- Gündem
- 26.06.2025 00:40
Artan maliyetler sonucu büyükbaş hayvancılık üretiminin ciddi şekilde tehlikeye girdiğini ve bunun sonucu olarak çiğ süt fiyatlarının yükseldiğini belirten Uysal, iklim krizi ile birlikte meraların da yok olmayla karşı karşıya kaldığını ifade etti
NURETTİN BAKİ-ÖZEL HABER
Ege Üniversitesi Ziraat Fakültesi Öğretim Üyesi Prof. Dr. Harun Raşit Uysal, İLKSES TV ekranlarında yayınlanan Toprağın İçinden programına konuk oldu. Programda Prof. Dr. Uysal, çiğ süt piyasasında yaşanan son gelişmeleri, üreticilerinin yaşadığı sıkıntıları ve hem Türkiye’nin hem de İzmir’in büyükbaş hayvan varlığını değerlendirdi.
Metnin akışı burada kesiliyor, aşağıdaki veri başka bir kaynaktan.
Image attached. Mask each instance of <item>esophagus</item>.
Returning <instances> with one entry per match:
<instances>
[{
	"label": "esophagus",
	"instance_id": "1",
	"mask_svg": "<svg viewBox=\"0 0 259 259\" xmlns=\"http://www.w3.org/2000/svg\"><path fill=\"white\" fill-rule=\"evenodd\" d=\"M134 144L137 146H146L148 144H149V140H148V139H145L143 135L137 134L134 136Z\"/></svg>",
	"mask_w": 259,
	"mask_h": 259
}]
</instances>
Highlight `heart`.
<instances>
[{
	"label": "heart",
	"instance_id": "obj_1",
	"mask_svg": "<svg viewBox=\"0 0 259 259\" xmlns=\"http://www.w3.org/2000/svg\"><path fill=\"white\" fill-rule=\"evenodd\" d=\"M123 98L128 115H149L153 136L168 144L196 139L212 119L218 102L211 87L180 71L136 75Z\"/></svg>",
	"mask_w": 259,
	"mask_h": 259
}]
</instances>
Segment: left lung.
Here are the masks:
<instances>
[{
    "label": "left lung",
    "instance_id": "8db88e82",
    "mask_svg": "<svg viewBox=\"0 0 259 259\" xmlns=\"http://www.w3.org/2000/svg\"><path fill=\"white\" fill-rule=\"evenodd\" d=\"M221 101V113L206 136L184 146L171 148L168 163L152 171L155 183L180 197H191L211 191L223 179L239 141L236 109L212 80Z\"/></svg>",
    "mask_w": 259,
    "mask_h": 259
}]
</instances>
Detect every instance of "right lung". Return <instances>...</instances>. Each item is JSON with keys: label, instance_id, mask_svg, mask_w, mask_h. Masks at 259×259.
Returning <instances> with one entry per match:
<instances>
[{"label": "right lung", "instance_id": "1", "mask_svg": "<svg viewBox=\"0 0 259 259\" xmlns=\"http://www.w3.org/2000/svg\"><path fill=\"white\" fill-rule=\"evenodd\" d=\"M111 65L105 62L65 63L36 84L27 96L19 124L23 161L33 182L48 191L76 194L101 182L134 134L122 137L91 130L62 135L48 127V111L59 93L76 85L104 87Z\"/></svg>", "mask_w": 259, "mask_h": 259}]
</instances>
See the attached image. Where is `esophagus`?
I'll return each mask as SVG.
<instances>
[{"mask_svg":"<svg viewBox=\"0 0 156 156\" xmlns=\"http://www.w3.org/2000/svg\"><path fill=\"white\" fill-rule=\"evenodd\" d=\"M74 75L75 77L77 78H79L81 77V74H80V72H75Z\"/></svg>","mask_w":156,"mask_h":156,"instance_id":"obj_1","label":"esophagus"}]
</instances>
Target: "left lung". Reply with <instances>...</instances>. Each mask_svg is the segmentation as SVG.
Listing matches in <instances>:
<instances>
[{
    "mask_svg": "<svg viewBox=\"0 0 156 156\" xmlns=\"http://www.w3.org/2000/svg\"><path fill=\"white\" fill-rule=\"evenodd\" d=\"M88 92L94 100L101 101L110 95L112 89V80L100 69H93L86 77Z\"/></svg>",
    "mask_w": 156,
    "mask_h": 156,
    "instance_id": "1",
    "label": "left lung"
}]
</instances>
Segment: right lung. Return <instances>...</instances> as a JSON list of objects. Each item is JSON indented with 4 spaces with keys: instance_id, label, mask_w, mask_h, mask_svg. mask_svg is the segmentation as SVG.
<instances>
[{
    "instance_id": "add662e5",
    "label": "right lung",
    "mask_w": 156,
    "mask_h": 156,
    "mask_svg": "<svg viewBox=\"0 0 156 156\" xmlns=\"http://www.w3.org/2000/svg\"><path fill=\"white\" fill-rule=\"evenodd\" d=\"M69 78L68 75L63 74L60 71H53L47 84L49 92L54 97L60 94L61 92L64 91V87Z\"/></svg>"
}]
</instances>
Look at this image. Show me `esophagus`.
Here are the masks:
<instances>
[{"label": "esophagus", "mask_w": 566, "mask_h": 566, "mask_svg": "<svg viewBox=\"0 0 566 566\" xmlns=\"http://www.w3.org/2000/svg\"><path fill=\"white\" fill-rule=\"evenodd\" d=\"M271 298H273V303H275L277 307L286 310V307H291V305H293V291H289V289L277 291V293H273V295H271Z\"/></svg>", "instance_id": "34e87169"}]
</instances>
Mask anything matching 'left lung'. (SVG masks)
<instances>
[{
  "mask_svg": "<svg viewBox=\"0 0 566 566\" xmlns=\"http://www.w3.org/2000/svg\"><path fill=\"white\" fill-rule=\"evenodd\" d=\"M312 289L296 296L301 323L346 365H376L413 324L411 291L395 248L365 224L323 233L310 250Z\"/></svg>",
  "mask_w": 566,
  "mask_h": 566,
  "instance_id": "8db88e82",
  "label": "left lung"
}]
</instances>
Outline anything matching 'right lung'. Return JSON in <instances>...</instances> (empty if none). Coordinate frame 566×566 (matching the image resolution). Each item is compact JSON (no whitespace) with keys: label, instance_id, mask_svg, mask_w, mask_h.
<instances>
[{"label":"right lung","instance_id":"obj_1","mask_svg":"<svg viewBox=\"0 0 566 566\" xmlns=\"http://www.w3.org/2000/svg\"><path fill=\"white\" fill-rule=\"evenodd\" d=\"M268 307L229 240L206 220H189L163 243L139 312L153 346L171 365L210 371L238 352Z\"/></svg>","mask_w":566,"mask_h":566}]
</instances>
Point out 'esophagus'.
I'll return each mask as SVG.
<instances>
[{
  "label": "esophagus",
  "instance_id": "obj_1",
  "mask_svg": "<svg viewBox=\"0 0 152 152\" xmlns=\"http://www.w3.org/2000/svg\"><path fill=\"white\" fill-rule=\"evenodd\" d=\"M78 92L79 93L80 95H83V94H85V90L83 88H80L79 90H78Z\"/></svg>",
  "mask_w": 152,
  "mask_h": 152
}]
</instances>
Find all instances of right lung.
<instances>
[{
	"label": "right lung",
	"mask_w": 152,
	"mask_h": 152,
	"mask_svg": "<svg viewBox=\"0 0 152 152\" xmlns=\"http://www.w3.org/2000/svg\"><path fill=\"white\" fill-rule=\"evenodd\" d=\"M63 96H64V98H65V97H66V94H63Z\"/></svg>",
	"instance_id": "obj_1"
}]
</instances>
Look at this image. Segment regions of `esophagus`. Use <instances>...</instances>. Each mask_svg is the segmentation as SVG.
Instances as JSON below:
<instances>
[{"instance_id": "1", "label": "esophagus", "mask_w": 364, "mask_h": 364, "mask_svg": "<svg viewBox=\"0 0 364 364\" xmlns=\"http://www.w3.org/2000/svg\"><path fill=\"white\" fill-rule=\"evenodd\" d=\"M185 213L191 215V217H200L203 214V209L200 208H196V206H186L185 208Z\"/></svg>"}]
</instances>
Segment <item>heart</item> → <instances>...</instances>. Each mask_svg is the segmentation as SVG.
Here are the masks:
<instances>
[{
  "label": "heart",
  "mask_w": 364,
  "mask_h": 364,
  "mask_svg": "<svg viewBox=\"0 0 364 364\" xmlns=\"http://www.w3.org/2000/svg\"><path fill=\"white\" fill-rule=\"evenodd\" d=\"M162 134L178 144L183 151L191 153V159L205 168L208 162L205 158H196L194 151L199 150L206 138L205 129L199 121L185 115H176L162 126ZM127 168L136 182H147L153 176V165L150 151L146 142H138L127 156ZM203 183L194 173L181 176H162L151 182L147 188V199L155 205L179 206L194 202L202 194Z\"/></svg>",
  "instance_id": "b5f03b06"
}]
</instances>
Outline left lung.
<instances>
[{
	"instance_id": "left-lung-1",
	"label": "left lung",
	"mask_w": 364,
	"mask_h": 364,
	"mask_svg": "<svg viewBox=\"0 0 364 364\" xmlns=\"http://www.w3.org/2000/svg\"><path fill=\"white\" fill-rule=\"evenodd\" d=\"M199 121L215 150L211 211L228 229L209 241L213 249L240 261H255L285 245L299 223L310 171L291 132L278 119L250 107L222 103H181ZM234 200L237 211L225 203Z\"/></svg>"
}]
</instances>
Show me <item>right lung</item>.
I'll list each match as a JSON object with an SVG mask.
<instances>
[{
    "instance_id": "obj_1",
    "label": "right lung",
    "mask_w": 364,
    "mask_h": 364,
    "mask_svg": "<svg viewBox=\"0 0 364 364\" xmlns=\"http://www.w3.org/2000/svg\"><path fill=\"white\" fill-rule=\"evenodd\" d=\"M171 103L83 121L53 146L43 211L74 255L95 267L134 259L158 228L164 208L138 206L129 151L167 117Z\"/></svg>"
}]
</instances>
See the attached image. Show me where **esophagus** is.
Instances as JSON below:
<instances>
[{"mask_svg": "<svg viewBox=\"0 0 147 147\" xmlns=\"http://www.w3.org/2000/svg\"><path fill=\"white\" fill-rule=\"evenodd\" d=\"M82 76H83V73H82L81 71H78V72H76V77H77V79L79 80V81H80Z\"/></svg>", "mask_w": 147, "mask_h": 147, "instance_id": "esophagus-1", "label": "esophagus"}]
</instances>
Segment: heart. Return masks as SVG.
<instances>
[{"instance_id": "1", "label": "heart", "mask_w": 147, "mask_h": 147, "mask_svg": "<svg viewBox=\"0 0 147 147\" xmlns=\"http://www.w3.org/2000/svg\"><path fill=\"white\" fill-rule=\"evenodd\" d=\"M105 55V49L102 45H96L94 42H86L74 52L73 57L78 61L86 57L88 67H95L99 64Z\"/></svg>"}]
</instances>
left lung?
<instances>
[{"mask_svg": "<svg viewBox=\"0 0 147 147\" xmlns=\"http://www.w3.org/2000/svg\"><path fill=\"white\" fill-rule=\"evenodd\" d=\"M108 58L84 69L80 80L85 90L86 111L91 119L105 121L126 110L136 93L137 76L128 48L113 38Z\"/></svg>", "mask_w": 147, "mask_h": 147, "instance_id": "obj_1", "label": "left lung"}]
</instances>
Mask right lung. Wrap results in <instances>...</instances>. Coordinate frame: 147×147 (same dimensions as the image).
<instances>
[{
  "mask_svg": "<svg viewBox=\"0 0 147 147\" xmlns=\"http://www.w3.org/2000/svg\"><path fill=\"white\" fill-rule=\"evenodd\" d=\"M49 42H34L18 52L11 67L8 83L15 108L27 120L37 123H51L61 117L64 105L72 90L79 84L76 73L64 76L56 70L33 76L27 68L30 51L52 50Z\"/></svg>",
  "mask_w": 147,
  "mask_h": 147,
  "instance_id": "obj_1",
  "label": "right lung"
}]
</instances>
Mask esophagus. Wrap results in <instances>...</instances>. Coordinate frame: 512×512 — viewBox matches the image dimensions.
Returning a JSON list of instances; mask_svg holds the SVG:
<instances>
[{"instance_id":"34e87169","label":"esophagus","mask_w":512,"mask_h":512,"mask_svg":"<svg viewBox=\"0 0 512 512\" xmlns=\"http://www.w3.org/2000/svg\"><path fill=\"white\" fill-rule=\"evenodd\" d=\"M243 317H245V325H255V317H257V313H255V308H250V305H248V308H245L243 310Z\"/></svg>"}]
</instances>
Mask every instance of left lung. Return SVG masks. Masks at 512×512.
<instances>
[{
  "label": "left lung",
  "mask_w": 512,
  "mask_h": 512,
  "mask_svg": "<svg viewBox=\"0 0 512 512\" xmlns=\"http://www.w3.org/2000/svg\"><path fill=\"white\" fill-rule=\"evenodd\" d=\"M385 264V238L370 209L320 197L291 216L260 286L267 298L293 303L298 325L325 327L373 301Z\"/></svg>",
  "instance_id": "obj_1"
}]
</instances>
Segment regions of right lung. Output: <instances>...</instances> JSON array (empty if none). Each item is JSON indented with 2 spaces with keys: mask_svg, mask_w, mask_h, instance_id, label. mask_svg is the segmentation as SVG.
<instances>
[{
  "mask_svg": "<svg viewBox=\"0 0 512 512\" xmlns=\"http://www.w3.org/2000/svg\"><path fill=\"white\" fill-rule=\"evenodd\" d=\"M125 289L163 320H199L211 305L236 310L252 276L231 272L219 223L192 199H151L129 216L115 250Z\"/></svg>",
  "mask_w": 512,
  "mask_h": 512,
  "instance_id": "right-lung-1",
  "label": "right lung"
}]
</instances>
Özellikle tüm dünyada olduğu gibi ülkemizde yaşanan küresel iklim krizinin büyükbaş hayvan varlığını ciddi şekilde düşüreceğine dikkat çekti.
USK’NIN ÇAĞRISI YANITSIZ KALDI
Artan maliyetlerle birlikte çiğ süt fiyatının güncellenmesi gerektiğini belirten Uysal, USK’nın çiğ süt fiyatını arttırmak için toplantı çağrısına üreticilerin tepkisiz kaldığını vurguladı. Uysal, “Çiğ süt fiyatının 8,5 TL olması beklentiyi de karşılamaz. Çünkü her maliyet kalemi çok fazla yüksek. Bir yılda mazot fiyatları inanılmaz arttı. Aynı şekilde gübre ve yem fiyatları da üreticinin belini büken girdi maliyetlerini oluşturuyor. Ama çiğ süt fiyatları aynı oranda artmadı. Ulusal süt Konseyi’nin çiğ süt fiyat belirleme yetkisini elinden aldılar. USK sadece belirlenen fiyatları ilan ediyor. Bu da sanki fiyatları USK belirliyormuş gibi bir algı oluşturuyor ve günah keçisi sayılıyor. Halbuki böyle bir durum söz konusu değil. USK bundan 15-20 gün önce bir toplantı yapmak için bir çağrıda bulundu. Toplantının amacı çiğ süt fiyatını belirlemekti. Ancak bu çağrımıza ne bakanlıktan ne de üreticilerden bir yanıt gelmedi. Bu yüzden toplantımız yapılmadı. Çünkü 7 üye ile karar alabilirdik ancak bu sayıya ulaşamadığımız için herhangi bir karar alamadık. Sürekli çiğ süt fiyatları artsın diye söylem ve eylemelerde bulunan üretici bu toplantımıza katılmadı. Bu bizi şaşırttı” değerlendirmesinde bulundu.
İNEKLER KESİME GİDİYOR!
Şu anki mevcut koşullarda et fiyatlarının da artması gerekiyordu. Ancak çiğ süt fiyatının düşük kalmasından dolayı üreticiler hayvanlarını kesime götürüyor. Bu da kırmızı et fiyatlarının düşük kalmasını sağlıyor. Çünkü normalde erkek danaların kesime gitmesi gerekirken, inekler de kesime gidiyor. Bu da piyasaya yeterli oranda et girdiği için et fiyatları ucuz. Ancak bu çok tehlikeli bir durum. Gelecekte Türkiye’deki hayvan varlığını etkileyecek, süt ve et krizine sebebiyet verecektir. Devletin mutlaka çiğ süt fiyatlarının bir kısmını sübvanse etmesi gerekiyor” diye konuştu.
İKLİM KRİZİ EN TEHLİKESİ!
Yağmurların yağmamasıyla birlikte mera alanlarının yok olmaya başlayacağını söyleyen Uysal, Türkiye’nin bu konuda mutlaka acil bir şekilde önlem alması gerektiğini ifade etti. Uysal, “İklim krizi ile birlikte mera alanları tahrip edilebilir. Hayvanlar yiyecek bulamayacak. Otlar da bulunmayacak. Dolayısıyla iklim krizi süt ve et verimini müthiş olumsuz etkileyecek. Bu sene hayvan yemleri çok yüksek olduğu için, üretici de hayvanlarını istediği şekilde yemlemedi dolayısıyla hayvanlar istenilen verimi vermedi, bu fiyatların artmasına sebep olan etkenlerden yalnızca biri” şeklinde konuştu.